Problem to work on:
Your output must match the data word for word, with every line included.

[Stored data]
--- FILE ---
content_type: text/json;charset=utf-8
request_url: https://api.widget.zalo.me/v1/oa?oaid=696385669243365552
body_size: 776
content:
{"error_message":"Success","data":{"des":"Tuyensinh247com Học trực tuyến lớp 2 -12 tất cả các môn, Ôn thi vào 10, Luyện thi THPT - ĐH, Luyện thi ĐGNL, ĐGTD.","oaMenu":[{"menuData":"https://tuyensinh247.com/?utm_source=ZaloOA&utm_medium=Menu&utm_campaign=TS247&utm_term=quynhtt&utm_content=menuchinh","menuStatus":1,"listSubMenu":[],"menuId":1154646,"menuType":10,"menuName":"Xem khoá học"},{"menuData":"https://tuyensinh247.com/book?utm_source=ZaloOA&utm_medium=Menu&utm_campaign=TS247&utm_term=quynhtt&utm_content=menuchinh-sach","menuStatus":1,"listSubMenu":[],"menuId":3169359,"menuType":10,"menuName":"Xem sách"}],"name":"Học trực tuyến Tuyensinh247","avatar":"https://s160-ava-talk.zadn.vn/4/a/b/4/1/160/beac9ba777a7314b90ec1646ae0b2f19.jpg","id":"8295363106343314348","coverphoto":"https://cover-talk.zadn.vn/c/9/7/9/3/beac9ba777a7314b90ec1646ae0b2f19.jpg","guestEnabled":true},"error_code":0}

Response for this exercise:
--- FILE ---
content_type: text/json;charset=utf-8
request_url: https://api.widget.zalo.me/v1/oa?oaid=696385669243365552
body_size: 776
content:
{"error_message":"Success","data":{"des":"Tuyensinh247com Học trực tuyến lớp 2 -12 tất cả các môn, Ôn thi vào 10, Luyện thi THPT - ĐH, Luyện thi ĐGNL, ĐGTD.","oaMenu":[{"menuData":"https://tuyensinh247.com/?utm_source=ZaloOA&utm_medium=Menu&utm_campaign=TS247&utm_term=quynhtt&utm_content=menuchinh","menuStatus":1,"listSubMenu":[],"menuId":1154646,"menuType":10,"menuName":"Xem khoá học"},{"menuData":"https://tuyensinh247.com/book?utm_source=ZaloOA&utm_medium=Menu&utm_campaign=TS247&utm_term=quynhtt&utm_content=menuchinh-sach","menuStatus":1,"listSubMenu":[],"menuId":3169359,"menuType":10,"menuName":"Xem sách"}],"name":"Học trực tuyến Tuyensinh247","avatar":"https://s160-ava-talk.zadn.vn/4/a/b/4/1/160/beac9ba777a7314b90ec1646ae0b2f19.jpg","id":"8295363106343314348","coverphoto":"https://cover-talk.zadn.vn/c/9/7/9/3/beac9ba777a7314b90ec1646ae0b2f19.jpg","guestEnabled":true},"error_code":0}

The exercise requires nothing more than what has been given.